Veamos: “En aquellos días salió un edicto de César Augusto…” (Lc 2,1). No es un dato neutro, es el marco histórico. El mundo se ordena desde arriba, y en ese mismo gesto se desordena la vida de los de abajo.

Jesús nace así: en una familia forzada a desplazarse, a dejar su lugar por una decisión ajena. Nace en el cansancio del camino, en la incertidumbre de no saber dónde detenerse, en la inestabilidad de quien llega sin garantías. No hay palacio ni templo. No hay seguridad. Solo intemperie, fatiga y urgencia. Dios se revela como una vida frágil que pide abrigo.

LOS DATOS:
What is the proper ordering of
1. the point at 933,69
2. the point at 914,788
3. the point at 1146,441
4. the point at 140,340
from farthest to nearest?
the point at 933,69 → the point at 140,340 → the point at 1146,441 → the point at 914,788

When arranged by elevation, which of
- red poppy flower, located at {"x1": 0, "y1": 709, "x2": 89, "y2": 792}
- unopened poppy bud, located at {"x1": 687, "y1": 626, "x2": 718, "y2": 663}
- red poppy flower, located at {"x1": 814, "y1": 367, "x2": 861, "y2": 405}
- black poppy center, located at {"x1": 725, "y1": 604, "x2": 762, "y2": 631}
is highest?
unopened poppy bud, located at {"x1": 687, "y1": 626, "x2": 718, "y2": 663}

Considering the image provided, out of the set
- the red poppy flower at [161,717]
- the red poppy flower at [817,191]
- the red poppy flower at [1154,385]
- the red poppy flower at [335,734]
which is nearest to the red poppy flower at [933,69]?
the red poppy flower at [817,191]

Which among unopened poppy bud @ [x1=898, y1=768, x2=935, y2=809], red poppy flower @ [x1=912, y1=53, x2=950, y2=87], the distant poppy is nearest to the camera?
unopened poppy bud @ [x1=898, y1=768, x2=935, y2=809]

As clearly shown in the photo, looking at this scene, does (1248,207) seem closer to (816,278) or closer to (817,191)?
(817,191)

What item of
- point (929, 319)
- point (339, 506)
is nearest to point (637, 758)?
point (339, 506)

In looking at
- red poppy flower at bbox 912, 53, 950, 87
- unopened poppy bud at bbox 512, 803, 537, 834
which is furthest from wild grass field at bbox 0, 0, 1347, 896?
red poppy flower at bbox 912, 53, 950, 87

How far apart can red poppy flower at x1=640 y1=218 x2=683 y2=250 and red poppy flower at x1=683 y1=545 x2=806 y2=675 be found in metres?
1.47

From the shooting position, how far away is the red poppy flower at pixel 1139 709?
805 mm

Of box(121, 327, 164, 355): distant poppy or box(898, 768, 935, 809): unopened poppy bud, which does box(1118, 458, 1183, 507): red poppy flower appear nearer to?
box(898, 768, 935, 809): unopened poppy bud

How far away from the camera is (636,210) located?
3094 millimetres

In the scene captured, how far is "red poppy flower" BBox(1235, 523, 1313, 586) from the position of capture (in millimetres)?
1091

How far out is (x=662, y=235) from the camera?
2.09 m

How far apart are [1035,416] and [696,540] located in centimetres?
* * *
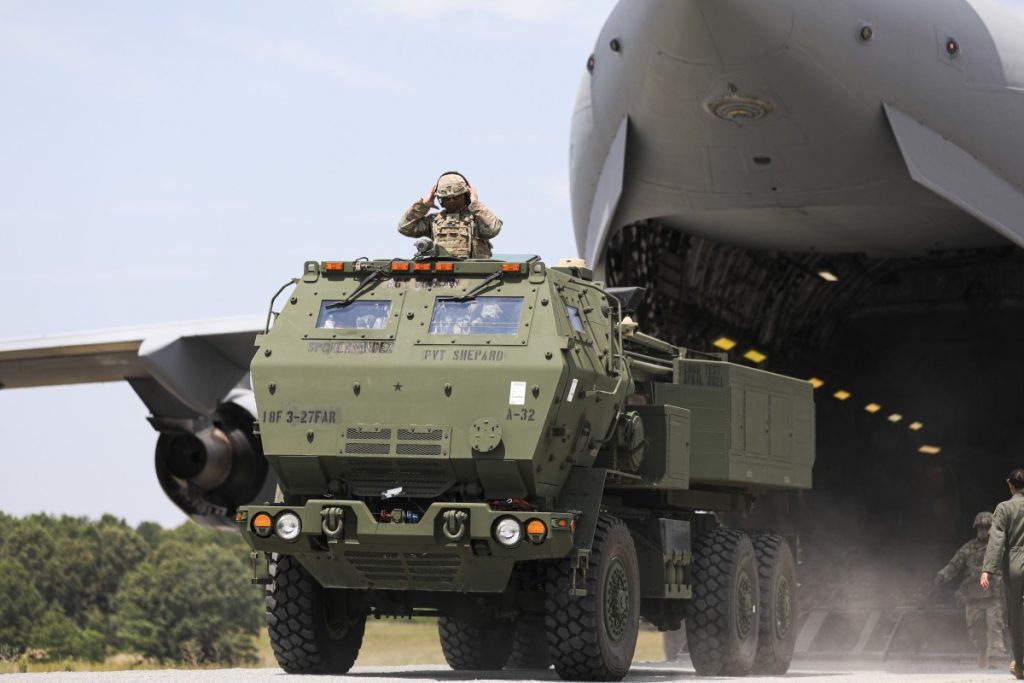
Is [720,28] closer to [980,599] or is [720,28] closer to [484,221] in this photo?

TAREAS:
[a] Resume en dos oraciones el pasaje sobre el nacimiento de Jesús.
[b] Contesta brevemente, según el pasaje sobre el nacimiento de Jesús:
(i) ¿Qué salió en aquellos días, según la cita de Lc 2,1?
(ii) ¿Qué dos lugares no hay en el nacimiento de Jesús?
(iii) ¿Cómo se revela Dios?
[c] Explica en una o dos oraciones por qué, según el pasaje sobre el nacimiento de Jesús, el edicto de César Augusto no es un dato neutro.
Los registros no intervienen en este ejercicio.

EJERCICIO RESUELTO:
[a] El edicto de César Augusto citado en Lc 2,1 es el marco histórico: el mundo se ordena desde arriba y en ese mismo gesto se desordena la vida de los de abajo. Jesús nace en una familia forzada a desplazarse por una decisión ajena, sin palacio, templo ni seguridad, y Dios se revela como una vida frágil que pide abrigo.

[b]
(i) Un edicto de César Augusto.
(ii) No hay palacio ni templo.
(iii) Como una vida frágil que pide abrigo.

[c] No es un dato neutro porque es el marco histórico. Con él el mundo se ordena desde arriba, y en ese mismo gesto se desordena la vida de los de abajo.